* [Required action]
Include in the output the line containing "Disassemble and organize" and each subsequent line of the records, through the end, transcribed exactly. Add nothing else.

* [Records for the task]
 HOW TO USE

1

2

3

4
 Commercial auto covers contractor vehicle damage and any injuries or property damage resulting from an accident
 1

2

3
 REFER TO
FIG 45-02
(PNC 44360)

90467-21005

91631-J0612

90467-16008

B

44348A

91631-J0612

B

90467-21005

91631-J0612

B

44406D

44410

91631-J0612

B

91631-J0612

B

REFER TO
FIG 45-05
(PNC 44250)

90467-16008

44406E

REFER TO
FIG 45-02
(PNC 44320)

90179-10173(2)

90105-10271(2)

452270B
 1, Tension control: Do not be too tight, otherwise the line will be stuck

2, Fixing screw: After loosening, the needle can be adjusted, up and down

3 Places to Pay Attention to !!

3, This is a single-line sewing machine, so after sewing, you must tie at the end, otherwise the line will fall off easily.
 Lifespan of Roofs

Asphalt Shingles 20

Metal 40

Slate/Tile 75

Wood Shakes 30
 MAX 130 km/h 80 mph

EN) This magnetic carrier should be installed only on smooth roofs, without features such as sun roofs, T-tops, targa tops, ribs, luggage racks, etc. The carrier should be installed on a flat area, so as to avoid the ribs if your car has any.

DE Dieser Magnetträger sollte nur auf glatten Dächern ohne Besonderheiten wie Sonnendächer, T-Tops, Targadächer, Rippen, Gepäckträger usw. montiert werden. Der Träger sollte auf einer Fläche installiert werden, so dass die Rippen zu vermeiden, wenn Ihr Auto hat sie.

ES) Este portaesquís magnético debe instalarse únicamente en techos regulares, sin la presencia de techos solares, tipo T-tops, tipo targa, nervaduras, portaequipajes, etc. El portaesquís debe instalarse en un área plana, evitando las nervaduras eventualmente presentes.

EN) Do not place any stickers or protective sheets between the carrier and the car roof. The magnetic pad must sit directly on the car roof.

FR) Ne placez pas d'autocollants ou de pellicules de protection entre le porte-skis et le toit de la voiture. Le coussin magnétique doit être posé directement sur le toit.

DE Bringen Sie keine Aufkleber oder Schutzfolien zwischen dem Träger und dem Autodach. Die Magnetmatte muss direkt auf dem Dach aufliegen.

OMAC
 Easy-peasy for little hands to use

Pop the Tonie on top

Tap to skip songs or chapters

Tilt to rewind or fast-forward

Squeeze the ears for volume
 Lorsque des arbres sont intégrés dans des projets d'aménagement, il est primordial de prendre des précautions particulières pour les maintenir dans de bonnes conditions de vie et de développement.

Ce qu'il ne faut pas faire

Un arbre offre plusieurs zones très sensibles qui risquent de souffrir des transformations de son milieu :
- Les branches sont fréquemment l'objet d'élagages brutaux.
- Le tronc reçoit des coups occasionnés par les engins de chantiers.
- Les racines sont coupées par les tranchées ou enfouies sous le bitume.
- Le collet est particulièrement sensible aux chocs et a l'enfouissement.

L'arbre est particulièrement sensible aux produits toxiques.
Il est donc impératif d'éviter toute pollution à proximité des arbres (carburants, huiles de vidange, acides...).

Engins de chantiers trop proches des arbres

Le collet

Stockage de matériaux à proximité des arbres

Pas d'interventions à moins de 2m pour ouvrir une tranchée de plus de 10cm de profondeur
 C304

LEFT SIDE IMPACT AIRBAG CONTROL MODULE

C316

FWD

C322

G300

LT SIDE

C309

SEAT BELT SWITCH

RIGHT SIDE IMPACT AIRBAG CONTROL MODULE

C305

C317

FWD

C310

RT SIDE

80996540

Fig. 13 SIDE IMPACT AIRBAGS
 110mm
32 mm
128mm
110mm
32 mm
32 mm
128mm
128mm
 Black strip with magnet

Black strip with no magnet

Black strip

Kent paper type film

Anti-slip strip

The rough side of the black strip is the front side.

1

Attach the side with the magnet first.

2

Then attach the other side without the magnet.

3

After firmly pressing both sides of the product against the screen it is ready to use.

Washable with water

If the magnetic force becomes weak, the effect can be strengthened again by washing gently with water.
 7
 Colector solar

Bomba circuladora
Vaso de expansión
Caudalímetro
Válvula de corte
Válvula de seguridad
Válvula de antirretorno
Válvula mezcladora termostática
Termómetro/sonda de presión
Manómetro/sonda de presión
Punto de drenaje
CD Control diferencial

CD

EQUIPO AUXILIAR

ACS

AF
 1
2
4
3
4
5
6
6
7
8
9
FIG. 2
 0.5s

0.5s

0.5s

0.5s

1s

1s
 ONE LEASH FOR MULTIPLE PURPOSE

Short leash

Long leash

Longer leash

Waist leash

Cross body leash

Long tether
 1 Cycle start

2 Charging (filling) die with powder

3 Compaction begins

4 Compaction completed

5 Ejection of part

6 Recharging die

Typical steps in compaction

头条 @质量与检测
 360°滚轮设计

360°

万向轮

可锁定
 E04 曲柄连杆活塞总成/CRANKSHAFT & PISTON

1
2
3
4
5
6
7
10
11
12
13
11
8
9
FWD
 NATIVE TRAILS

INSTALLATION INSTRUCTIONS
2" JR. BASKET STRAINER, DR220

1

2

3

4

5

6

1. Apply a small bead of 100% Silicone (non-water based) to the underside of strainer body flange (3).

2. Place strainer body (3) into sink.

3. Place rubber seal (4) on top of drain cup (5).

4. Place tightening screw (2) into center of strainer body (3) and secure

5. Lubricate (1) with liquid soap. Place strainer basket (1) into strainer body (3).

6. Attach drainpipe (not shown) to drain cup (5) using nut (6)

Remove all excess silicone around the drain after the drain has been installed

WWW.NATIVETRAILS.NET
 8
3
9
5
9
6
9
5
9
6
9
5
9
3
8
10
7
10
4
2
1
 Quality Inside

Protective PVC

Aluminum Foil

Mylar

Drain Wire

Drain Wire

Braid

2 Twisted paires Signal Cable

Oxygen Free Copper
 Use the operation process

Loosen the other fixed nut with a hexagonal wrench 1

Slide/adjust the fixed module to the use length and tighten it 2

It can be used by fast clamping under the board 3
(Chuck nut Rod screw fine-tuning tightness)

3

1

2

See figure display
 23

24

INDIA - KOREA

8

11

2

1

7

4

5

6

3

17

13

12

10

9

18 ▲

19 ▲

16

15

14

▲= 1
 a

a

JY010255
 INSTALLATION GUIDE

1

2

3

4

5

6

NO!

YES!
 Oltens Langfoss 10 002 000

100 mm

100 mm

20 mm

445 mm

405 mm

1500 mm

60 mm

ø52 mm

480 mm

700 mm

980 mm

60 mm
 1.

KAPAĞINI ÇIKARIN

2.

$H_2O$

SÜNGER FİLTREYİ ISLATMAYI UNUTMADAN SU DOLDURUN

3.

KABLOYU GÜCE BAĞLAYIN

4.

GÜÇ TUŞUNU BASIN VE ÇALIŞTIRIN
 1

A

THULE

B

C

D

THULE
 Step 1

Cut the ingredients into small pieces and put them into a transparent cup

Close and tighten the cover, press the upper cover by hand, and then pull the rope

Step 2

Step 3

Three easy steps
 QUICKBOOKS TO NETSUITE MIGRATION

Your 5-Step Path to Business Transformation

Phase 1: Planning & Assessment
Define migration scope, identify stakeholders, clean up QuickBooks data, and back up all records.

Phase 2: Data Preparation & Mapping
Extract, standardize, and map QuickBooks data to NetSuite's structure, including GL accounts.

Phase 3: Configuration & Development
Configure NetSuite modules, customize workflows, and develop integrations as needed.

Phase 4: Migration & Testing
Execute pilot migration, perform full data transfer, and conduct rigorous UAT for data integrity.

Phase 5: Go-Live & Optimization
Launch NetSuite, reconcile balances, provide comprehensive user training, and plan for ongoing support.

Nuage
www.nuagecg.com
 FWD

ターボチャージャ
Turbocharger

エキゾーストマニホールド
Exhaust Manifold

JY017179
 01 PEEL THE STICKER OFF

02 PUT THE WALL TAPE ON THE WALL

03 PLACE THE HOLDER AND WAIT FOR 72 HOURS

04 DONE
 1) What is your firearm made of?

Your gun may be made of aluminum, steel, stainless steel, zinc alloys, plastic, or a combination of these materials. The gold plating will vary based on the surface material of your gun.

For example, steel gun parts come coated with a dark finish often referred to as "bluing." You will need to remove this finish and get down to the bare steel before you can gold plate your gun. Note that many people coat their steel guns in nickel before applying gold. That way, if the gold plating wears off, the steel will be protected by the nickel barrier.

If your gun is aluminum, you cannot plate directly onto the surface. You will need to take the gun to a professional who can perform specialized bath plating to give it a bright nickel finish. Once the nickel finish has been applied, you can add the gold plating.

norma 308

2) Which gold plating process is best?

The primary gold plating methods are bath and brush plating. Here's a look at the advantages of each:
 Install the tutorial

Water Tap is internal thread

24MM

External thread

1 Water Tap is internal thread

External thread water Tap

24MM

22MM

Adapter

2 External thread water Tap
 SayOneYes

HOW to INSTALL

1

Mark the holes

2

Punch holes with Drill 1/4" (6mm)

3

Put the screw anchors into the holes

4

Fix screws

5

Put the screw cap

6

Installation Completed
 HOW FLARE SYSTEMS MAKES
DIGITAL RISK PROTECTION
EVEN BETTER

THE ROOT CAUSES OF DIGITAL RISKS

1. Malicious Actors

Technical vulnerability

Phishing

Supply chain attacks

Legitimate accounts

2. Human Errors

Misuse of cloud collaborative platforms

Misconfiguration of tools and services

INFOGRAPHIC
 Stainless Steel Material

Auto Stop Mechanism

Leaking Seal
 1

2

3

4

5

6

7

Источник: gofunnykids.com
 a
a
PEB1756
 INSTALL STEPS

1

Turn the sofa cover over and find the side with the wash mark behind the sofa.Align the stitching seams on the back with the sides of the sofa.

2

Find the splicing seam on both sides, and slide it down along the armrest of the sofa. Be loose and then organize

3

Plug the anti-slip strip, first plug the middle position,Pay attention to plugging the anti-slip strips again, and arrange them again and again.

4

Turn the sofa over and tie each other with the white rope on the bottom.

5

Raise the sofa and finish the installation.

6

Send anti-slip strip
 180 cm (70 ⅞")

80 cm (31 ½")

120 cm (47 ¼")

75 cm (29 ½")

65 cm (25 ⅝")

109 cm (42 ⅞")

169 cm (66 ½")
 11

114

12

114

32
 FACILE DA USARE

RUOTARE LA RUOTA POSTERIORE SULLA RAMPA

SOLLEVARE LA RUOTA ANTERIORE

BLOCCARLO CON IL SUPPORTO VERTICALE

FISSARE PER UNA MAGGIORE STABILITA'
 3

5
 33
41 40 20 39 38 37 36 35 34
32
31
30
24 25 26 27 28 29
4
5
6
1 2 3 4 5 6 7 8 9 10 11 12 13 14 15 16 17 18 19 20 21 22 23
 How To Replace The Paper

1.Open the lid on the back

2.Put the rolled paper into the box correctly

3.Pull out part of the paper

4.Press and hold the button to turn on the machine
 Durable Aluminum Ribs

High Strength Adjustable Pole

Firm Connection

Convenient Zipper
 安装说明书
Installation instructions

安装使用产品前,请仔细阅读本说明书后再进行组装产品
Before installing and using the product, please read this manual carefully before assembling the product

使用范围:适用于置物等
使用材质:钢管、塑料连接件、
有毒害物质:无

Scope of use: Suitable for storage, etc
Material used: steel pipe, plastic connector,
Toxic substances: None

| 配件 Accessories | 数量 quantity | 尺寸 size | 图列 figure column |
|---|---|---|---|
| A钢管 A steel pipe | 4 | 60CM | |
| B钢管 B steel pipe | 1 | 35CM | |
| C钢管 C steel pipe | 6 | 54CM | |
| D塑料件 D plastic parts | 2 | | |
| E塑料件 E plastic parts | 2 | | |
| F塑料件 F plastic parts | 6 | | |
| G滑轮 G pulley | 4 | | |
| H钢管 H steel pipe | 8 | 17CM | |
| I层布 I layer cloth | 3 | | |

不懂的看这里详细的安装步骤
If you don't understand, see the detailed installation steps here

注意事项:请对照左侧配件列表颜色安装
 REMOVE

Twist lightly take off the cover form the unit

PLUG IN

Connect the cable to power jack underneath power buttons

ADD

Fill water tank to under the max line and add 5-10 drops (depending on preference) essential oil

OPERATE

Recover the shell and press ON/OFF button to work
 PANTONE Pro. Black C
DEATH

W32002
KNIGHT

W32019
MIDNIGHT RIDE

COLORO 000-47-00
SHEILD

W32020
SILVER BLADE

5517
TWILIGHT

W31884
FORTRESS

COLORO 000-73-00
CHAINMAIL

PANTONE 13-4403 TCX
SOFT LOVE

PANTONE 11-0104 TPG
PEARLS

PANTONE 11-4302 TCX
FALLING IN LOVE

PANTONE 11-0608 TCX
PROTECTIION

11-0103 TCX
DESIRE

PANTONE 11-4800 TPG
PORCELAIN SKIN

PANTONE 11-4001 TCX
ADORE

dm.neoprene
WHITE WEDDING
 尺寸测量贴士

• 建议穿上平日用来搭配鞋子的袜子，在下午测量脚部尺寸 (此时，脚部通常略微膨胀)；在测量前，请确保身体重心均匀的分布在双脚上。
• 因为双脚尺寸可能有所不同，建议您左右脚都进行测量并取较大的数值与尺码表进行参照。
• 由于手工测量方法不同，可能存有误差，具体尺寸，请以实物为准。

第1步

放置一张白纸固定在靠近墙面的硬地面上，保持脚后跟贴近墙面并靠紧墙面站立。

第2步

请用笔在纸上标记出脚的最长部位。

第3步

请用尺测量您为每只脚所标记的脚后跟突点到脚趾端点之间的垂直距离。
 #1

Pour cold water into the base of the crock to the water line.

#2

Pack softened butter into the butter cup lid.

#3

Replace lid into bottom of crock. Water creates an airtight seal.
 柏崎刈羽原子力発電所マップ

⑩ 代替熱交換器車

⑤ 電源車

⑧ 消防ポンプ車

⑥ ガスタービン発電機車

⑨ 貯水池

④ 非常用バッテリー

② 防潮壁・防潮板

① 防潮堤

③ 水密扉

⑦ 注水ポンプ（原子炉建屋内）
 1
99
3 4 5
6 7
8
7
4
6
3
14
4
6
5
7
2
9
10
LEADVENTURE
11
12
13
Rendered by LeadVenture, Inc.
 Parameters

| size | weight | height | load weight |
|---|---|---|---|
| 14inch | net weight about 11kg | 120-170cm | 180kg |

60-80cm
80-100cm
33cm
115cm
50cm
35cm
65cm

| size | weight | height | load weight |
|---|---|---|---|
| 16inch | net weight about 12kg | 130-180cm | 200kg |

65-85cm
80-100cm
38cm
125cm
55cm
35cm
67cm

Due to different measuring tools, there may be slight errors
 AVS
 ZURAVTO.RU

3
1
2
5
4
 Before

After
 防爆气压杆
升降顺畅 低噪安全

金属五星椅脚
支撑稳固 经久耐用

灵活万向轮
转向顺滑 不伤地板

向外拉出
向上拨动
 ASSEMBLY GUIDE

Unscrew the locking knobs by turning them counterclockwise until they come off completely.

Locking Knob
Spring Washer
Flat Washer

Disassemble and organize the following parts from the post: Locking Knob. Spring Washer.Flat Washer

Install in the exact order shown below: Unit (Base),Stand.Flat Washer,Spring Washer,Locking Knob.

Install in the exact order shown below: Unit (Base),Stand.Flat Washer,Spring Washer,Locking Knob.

* [Task result]
Disassemble and organize the following parts from the post: Locking Knob. Spring Washer.Flat Washer

Install in the exact order shown below: Unit (Base),Stand.Flat Washer,Spring Washer,Locking Knob.

Install in the exact order shown below: Unit (Base),Stand.Flat Washer,Spring Washer,Locking Knob.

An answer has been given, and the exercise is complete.